Elle se décolle du chambranle de la porte quand je me dirige vers elle, je crois que je l’attire un peu malgré tout, encore un peu. Je suis sale, vieux, crasseux, mais je suis un monstre qui suinte l’aventure et je n’ai pas d’arme à proprement parler. Je ne suis pas agressif. Ses envies réelles ne me sont pas accessibles cela dit, sans doute faute de sentir son sang à proximité du mien, ses variations dans ses veines, ses élans, ses courants les plus intimes. Nous nous regardons l’un l’autre, un peu, à quelques pouces sans qu’elle se dérobe cette fois. La fierté qui tourne dans son œil bleu ressemble à celle dans l’ambre dont se drape Lilou. Et comme Lilou, ou plus que Lilou car elle n’a pas sa trempe hors-du-commun, m’imposer à elle serait... mal ?
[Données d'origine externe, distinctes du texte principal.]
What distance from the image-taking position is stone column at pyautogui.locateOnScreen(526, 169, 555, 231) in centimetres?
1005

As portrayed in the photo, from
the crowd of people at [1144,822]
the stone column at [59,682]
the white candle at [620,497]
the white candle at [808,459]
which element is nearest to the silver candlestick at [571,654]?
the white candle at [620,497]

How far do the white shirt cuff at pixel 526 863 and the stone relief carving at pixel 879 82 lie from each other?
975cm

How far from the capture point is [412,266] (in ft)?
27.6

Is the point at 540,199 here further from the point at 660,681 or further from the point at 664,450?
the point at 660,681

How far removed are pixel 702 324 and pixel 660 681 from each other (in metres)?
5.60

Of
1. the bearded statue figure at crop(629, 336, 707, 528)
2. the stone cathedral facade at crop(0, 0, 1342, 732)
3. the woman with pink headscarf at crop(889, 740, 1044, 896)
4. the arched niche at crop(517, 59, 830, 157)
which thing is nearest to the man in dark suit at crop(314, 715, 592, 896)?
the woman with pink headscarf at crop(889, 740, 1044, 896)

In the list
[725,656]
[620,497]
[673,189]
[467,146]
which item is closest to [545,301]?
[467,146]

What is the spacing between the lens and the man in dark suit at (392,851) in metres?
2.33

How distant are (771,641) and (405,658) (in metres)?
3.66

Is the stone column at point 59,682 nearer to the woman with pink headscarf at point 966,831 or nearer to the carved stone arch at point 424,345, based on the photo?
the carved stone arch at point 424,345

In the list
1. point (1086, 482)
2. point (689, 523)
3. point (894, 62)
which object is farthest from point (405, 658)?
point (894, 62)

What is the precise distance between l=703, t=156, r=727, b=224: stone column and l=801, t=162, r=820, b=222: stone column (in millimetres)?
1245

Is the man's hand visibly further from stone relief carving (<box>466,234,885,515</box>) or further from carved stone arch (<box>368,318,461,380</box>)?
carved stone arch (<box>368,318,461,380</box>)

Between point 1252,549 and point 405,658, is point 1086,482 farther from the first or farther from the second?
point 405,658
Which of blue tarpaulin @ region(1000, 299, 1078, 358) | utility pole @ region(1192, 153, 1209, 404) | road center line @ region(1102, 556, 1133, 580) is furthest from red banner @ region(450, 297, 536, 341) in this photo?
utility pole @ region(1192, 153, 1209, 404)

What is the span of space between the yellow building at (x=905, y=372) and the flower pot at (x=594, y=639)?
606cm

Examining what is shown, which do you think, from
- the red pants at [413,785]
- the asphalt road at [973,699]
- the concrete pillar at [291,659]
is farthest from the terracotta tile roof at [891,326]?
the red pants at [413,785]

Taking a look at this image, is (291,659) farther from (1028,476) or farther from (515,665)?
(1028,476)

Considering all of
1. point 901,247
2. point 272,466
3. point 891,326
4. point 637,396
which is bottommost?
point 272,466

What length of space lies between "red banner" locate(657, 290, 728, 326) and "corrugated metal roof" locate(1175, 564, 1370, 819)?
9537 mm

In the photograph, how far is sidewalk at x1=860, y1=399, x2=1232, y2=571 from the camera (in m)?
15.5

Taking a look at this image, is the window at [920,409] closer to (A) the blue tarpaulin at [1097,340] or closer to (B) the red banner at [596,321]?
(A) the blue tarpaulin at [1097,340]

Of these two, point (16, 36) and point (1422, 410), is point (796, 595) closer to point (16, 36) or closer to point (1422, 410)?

Hors-propos. Je m’écarte. Elle se cramponne au mur dans mon dos pour encaisser le soulagement de mon départ.

La môme m’observe de son affût derrière la grande table de la pièce à vivre où s’étalent quelques maigres provisions. Toute la richesse d’un foyer perdu. Ma main pourrait aller sur sa tête, dans ses cheveux comme on flatte un rejeton. Je contemple un peu l’idée mais j’ai déjà remercié une fois. Et puis je ne suis pas son père, il ne faudrait pas qu’elle se méprenne. Je ne suis pas un père tout court, il ne faudrait pas que je me méprenne. Je ne suis qu’un type qu’elle devrait n’avoir pas croisé.

Qu’elles devraient n’avoir pas croisé.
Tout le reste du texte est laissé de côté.